Omar lives a few houses down from me and is known in my community as "Bee-Mon." Anytime there is a swarm somewhere in the community, it's Omar that they call, and it isn't an uncommon sight to see him come scratched, stung, and swollen out of the bush on a failed attempt to try to capture a swarm from a challenging place. Omar only started beekeeping four months ago and like most beekeepers, has fallen in love with the little critters. When Emily, my friend and fellow Peace Corps Volunteer, invited me to a bee training being held for members of the Beekeepers Association that she works with, I knew I had to invite Omar to come along for the trip. So, today we hopped in a taxi and went 20 minutes south to arrive at the farm, ready to work with some bees!
Obviously, I didn't get any photographs while working in the hives, because our hands were kind of full--but I loved being back in the hives. Even though I have experience working with bees in the U.S., I haven't done any beekeeping here in Jamaica yet, but that will now change!

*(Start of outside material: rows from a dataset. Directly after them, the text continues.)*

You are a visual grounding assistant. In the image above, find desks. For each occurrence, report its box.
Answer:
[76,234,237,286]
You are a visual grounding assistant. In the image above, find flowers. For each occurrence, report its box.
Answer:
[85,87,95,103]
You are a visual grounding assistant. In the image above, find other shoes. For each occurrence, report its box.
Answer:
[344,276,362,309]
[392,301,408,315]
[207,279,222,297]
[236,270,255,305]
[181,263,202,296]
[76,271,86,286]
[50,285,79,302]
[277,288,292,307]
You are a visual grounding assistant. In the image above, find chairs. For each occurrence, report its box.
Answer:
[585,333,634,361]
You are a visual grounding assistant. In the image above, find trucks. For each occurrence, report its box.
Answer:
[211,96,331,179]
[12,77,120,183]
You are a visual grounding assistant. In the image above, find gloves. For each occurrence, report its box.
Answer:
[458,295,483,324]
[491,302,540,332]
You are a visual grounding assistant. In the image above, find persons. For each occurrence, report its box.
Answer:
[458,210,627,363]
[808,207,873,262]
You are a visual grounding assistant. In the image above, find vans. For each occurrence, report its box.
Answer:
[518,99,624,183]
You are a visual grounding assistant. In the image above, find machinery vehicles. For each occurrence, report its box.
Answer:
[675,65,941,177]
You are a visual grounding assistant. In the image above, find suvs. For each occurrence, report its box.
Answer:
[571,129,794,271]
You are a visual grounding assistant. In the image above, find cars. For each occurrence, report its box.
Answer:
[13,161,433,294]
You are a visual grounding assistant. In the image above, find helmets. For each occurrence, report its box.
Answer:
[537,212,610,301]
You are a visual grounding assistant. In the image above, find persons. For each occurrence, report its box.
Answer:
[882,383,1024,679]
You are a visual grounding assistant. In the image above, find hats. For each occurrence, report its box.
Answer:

An afternoon of working with Emily's bees reawakened my passion of working with honeybees, and I am planning to get a hive of my own! Omar is going to let me keep it in his apiary, and I am hoping we can make it a learning space where other farmers/community members who are interested in beekeeping can learn how to get started.
There are some things I'll have to get used to with beekeeping in Jamaica---like opening the hives to a scorpion hanging out, roaches being a more common pest, or different terminology for the same thing (Omar identified some of the pests that he sees as "honey butcha" and "vampire" so it took some back and forth to realize that we were talking about wax moths and varroa mites).
Up to this point, Omar has been self-taught in keeping bees, and his apiary is all made out of recycled materials. He assured me that the tires are where he temporarily puts a newly caught swarm until a box is prepared.
You may have noticed this blog is called "Adventures of a Honeybee," which is because my name "Melissa" means "honey bee" (Greek). Now I think it is time for Adventures WITH honeybees...here in Jamaica!